A particle, initially at rest, starts moving in a straight line with an acceleration a=6t+4m/s2. The
distance covered by it in 3 s is
(1) 30 m
(2) 60 m
(3) 45 m
(4) 15 m​

Answer 1

Answer:

45 m

Explanation:

i hope u will like my sol

Answer 2

Answer:

The distance covered by it in 3 s is 45 m.

(3) is correct option.

Explanation:

Given that,

Acceleration

$a = (6t+ 4) m/s^2$....(I)

Time t = 3 s

Suppose the integration constant is zero.

Acceleration :

The acceleration is the second derivative of the position of the particle.
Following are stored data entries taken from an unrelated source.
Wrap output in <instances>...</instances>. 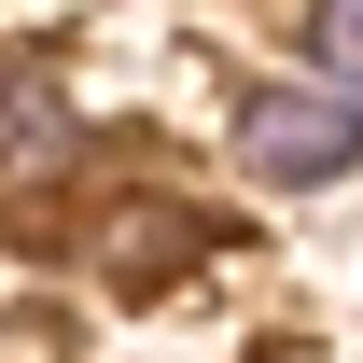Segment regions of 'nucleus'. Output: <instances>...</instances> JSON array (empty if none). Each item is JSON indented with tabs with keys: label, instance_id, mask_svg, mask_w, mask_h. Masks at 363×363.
Instances as JSON below:
<instances>
[{
	"label": "nucleus",
	"instance_id": "7ed1b4c3",
	"mask_svg": "<svg viewBox=\"0 0 363 363\" xmlns=\"http://www.w3.org/2000/svg\"><path fill=\"white\" fill-rule=\"evenodd\" d=\"M308 56L335 70V84H363V0H321V14H308Z\"/></svg>",
	"mask_w": 363,
	"mask_h": 363
},
{
	"label": "nucleus",
	"instance_id": "f257e3e1",
	"mask_svg": "<svg viewBox=\"0 0 363 363\" xmlns=\"http://www.w3.org/2000/svg\"><path fill=\"white\" fill-rule=\"evenodd\" d=\"M252 168L266 182H350L363 168V112L350 98H308V84L266 98V112H252Z\"/></svg>",
	"mask_w": 363,
	"mask_h": 363
},
{
	"label": "nucleus",
	"instance_id": "f03ea898",
	"mask_svg": "<svg viewBox=\"0 0 363 363\" xmlns=\"http://www.w3.org/2000/svg\"><path fill=\"white\" fill-rule=\"evenodd\" d=\"M0 154H70V112H56V84L14 56L0 70Z\"/></svg>",
	"mask_w": 363,
	"mask_h": 363
}]
</instances>
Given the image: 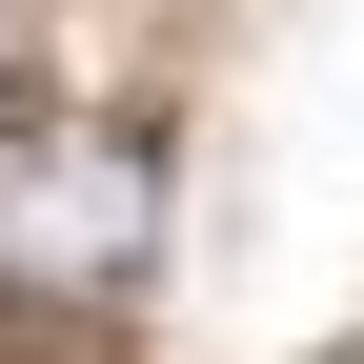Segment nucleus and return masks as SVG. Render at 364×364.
<instances>
[{"label":"nucleus","instance_id":"1","mask_svg":"<svg viewBox=\"0 0 364 364\" xmlns=\"http://www.w3.org/2000/svg\"><path fill=\"white\" fill-rule=\"evenodd\" d=\"M162 263V142L142 122H0V304L102 324Z\"/></svg>","mask_w":364,"mask_h":364}]
</instances>
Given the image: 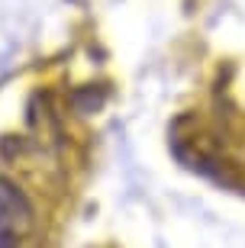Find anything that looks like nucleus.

We need to calculate the distance

$a =\dfrac{d^2x}{dt^2}$

$\dfrac{d^2x}{dt^2}=6t+4$

On integrating both side of equation (I)

$\int{\dfrac{d^2x}{dt^2}}=\int{6t+4}$

$\dfrac{dx}{dt}=3t^2+4t+C$

Here, C is integration constant

$\dfrac{dx}{dt}=3t^2+4t$

Again, On integrating

$\int{\dfrac{dx}{dt}}=\int{3t^2+4t}$

$x=t^3+2t^2+c'$

Here, C' is integration constant

The distance covered by it in 3 sec.

$x=3^3+2\times3^2$

$x=27+18= 45\ m$

Hence, The distance covered by it in 3 s is 45 m.